#### Data excerpts

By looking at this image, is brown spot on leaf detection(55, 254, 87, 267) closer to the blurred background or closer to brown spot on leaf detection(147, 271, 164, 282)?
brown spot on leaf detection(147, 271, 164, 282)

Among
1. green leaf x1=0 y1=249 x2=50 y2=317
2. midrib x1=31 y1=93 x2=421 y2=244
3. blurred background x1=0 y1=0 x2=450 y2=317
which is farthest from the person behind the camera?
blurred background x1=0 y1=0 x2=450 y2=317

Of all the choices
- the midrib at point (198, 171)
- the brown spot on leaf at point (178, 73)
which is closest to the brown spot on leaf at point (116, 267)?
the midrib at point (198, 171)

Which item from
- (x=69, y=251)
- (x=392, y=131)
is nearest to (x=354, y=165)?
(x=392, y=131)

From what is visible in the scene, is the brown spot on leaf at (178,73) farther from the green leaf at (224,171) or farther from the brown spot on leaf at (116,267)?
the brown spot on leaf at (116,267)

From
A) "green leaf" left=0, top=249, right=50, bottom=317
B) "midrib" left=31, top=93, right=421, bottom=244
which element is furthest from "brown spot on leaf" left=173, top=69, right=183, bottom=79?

########
#### Data excerpts

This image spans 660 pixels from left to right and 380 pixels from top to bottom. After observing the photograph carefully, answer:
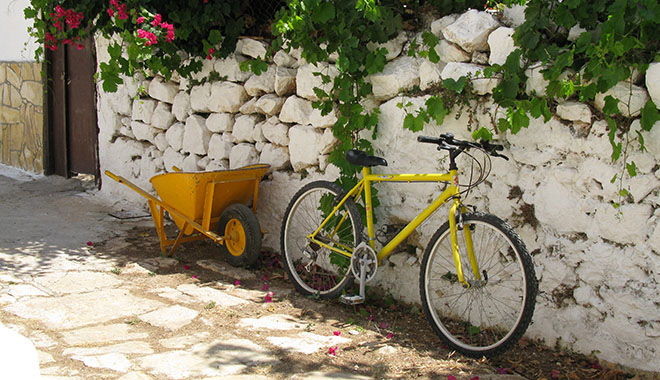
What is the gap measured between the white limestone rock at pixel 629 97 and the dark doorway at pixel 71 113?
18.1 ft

########
#### Data excerpts

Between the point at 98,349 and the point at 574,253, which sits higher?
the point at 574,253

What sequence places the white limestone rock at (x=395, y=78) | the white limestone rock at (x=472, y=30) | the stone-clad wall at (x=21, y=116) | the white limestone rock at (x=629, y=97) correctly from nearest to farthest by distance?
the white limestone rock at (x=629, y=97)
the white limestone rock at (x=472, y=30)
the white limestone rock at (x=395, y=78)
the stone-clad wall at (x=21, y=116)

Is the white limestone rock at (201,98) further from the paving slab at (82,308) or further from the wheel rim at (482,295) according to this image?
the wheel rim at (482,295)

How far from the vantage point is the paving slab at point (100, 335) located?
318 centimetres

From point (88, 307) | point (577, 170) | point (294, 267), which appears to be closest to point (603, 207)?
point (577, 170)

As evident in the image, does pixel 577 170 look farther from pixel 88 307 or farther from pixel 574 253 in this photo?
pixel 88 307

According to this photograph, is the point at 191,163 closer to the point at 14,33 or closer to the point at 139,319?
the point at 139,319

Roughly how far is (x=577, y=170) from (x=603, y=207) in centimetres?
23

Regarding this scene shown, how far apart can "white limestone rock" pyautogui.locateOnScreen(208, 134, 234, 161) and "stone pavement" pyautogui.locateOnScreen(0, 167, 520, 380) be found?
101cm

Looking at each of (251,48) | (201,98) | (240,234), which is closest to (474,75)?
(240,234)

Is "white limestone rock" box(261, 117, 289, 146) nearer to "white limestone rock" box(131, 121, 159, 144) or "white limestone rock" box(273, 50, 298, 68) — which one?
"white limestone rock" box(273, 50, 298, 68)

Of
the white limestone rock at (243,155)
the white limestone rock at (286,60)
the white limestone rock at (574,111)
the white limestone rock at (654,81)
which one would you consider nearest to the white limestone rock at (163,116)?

########

_Requirement_
Extract each line of the records above that contains the string "bottom".

_Reply to the exercise_
A) "green leaf" left=0, top=249, right=50, bottom=317
B) "midrib" left=31, top=93, right=421, bottom=244
which element is furthest from "brown spot on leaf" left=173, top=69, right=183, bottom=79?
This image spans 660 pixels from left to right and 380 pixels from top to bottom. After observing the photograph carefully, answer:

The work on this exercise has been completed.